··· Metin alıntısı

Deprem bölgesi dikkate alındığında milyonlarca insanın ikameti değişmişken, İYİ Parti’nin Yüksek Seçim Kurulu’na yaptığı başvuruyu reddetmek hangi mantıkla izah edilebilir çok merak ediyorum. Anlaşılır değil. YSK’nın böyle anlaşılır olmayan, hukuk normlarıyla bağdaşmayan; geçmişte sicilinde epey vukuatı da var. Mesela 2017 referandumunda ‘mühürsüz oylar geçerlidir’ diye açıklama yapmak YSK’nın sicilinde var. Mesela, 2019 Mart İstanbul seçimlerini her şey çok açık ve çok netken ‘hiçbir şey olmasa da bir şey olmuştur’ mantığına riayet ederek, aynı zarfın içindeki 3 pusulayı geçerli sayıp bir pusulayı geçersiz sayıp İstanbul seçimlerini iptal etmek de YSK’nın ritüelinde var. Yüksek Seçim Kurulu’nun İYİ Parti’nin başvurusunu reddetmesi beni şaşırtmadı.
Normal şartlarda gerek olmayabilir. Esasen biz Cumhuriyet Halk Partisi olarak ve Millet İttifakı olarak herkes emin olsun ki sandıklara hakimiz. Bütün sandıklarda, sandık kurulu üyelerimiz, bütün okullarda okul görevlilerimiz, bütün sandıklarda müşahitlerimiz ve bütün il, ilçe teşkilatlarında seçim masalarımız hazır. Bizim bir endişemiz yok. Ancak milyonu aşkın insanın ikametini değiştirdiği bir ortamda, parmak boyasının herkesin vicdanını, içini rahatlatacak bir uygulama olduğunu da söylemek isterim.
Sayın Cumhurbaşkanı bugün seçimleri açıkladıktan sonra, depremle ilgili de değerlendirmelerde bulundu ve dedi ki, ‘İlk gün bakanlar oradaydı. İkinci günde ben gittim.’ Sayın Cumhurbaşkanı ilk gün bakanların orada olmasının, bakanların cisminin orada olmasının, devletin orada olduğu anlamına gelmediğini bilmen lazım. İlk gün devletin orada olduğunu anlamamız için, ilk gün arama kurtarma ekipleri ve ekipmanları olmalıydı. Vinçleri, ekskavatörleri, hiltileri olmalıydı. Kazmaları, kürekleri olmalıydı. İlk gün çadır ve battaniyeler oraya ulaşmış olmalıydı. İlk gün seyyar mutfakların kurulmuş olması gerekirdi. İlk gün seyyar tuvaletlerin olması lazımdı. İlk gün ekmek ve suyun oraya ulaşması lazımdı. Erdoğan, ulaşmadı. Senin bakanların orada boy gösterince, devlet de orada boy göstermiş olmuyor. İlk gün orada kahraman ordumuzun olması gerekirdi, yoktu. Vallahi de yoktu, billahi de yoktu. Sen de günleri şaşırmışsın, ‘ikinci gün oradaydım’ dedin. Cumhurbaşkanlığının sitesinden bakıyoruz sen oraya 7’sinde değil, 8’inde gitmişsin.

······

Metin alıntısında "Deprem bölgesi dikkate" sözlerinden "reddetmesi beni şaşırtmadı." sözlerine kadar her şeyi yeniden yazın, ancak "milyonlarca" yerine "yüz binlerce" koyun.

··· Verilen öğeler

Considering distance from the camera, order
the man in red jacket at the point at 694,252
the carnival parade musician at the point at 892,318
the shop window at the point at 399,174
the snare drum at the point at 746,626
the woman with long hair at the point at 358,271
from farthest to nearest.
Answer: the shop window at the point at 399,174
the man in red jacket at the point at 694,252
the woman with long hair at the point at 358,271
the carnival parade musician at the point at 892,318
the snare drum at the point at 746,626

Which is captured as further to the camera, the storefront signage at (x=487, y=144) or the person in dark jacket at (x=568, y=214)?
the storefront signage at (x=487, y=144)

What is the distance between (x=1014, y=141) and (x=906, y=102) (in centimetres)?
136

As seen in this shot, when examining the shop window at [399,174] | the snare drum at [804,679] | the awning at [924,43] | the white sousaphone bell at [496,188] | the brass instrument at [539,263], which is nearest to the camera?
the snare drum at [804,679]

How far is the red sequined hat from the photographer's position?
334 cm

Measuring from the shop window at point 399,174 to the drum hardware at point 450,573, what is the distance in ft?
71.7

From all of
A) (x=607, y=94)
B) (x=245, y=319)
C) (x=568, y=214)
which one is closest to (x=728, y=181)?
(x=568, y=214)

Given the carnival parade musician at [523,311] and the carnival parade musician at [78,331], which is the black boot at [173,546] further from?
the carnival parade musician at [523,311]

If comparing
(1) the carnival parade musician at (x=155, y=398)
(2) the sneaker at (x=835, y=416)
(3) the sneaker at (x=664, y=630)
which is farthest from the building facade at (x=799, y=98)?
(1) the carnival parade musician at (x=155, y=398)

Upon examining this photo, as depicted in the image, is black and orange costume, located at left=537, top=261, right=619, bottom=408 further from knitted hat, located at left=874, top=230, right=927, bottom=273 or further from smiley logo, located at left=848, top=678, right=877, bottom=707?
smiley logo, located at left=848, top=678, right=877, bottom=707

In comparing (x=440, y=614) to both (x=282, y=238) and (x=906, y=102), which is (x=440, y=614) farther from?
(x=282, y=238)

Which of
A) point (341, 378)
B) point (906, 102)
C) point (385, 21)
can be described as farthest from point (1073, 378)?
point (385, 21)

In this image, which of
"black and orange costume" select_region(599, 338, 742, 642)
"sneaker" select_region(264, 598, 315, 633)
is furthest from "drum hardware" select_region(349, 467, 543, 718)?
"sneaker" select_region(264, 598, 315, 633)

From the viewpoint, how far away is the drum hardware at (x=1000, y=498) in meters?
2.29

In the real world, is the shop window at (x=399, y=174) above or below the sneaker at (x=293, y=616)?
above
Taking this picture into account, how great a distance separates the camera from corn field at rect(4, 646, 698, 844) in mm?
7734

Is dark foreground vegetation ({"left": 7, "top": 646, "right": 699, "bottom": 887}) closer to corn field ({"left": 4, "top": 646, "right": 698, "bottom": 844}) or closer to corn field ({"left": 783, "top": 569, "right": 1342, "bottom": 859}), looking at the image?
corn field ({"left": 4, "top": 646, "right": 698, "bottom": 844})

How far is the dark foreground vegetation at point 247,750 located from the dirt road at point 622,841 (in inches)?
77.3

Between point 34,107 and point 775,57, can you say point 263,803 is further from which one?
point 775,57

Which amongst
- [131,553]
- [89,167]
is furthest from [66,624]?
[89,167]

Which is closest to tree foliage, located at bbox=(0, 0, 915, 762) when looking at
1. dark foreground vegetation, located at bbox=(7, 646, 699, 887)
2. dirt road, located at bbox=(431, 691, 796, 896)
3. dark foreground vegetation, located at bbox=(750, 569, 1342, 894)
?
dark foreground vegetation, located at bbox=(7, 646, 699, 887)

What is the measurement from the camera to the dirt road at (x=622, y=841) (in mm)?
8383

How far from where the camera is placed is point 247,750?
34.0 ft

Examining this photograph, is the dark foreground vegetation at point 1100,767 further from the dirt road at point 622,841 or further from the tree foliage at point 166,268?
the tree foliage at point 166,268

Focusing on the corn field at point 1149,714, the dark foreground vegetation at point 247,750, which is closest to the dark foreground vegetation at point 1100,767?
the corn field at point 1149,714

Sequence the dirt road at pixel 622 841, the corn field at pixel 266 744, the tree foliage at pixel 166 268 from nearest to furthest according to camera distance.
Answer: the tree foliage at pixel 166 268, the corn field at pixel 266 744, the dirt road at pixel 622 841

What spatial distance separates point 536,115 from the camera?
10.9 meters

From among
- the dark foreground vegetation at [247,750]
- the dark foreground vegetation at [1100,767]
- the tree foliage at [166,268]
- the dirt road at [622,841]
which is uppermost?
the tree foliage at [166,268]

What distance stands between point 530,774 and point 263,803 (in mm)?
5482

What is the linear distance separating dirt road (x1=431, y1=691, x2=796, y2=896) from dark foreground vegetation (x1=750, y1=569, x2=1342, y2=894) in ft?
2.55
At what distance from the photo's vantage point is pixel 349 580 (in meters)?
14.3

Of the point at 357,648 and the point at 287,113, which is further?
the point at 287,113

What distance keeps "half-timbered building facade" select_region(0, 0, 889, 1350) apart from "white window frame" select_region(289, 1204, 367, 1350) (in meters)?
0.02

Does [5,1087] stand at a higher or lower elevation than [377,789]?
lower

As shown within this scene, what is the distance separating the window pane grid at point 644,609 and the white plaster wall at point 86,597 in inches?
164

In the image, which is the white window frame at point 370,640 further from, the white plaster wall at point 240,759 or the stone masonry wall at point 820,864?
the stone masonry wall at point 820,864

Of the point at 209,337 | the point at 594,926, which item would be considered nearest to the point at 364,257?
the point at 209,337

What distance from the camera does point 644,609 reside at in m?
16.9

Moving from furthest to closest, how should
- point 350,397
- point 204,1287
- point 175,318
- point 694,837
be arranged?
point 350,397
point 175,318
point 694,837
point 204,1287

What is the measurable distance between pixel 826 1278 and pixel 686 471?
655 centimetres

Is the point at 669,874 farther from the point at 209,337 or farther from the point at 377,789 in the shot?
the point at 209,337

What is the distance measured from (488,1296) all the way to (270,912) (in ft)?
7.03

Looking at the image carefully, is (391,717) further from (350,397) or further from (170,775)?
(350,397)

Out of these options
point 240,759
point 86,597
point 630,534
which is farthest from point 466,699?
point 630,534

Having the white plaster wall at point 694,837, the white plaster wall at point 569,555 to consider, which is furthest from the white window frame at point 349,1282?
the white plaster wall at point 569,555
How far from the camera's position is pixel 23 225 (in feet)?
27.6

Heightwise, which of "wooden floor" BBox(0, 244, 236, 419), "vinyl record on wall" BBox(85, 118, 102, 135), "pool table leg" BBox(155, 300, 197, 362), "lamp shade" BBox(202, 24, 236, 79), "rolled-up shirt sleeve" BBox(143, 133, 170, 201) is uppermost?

······

Çözüm:
Deprem bölgesi dikkate alındığında yüz binlerce insanın ikameti değişmişken, İYİ Parti’nin Yüksek Seçim Kurulu’na yaptığı başvuruyu reddetmek hangi mantıkla izah edilebilir çok merak ediyorum. Anlaşılır değil. YSK’nın böyle anlaşılır olmayan, hukuk normlarıyla bağdaşmayan; geçmişte sicilinde epey vukuatı da var. Mesela 2017 referandumunda ‘mühürsüz oylar geçerlidir’ diye açıklama yapmak YSK’nın sicilinde var. Mesela, 2019 Mart İstanbul seçimlerini her şey çok açık ve çok netken ‘hiçbir şey olmasa da bir şey olmuştur’ mantığına riayet ederek, aynı zarfın içindeki 3 pusulayı geçerli sayıp bir pusulayı geçersiz sayıp İstanbul seçimlerini iptal etmek de YSK’nın ritüelinde var. Yüksek Seçim Kurulu’nun İYİ Parti’nin başvurusunu reddetmesi beni şaşırtmadı.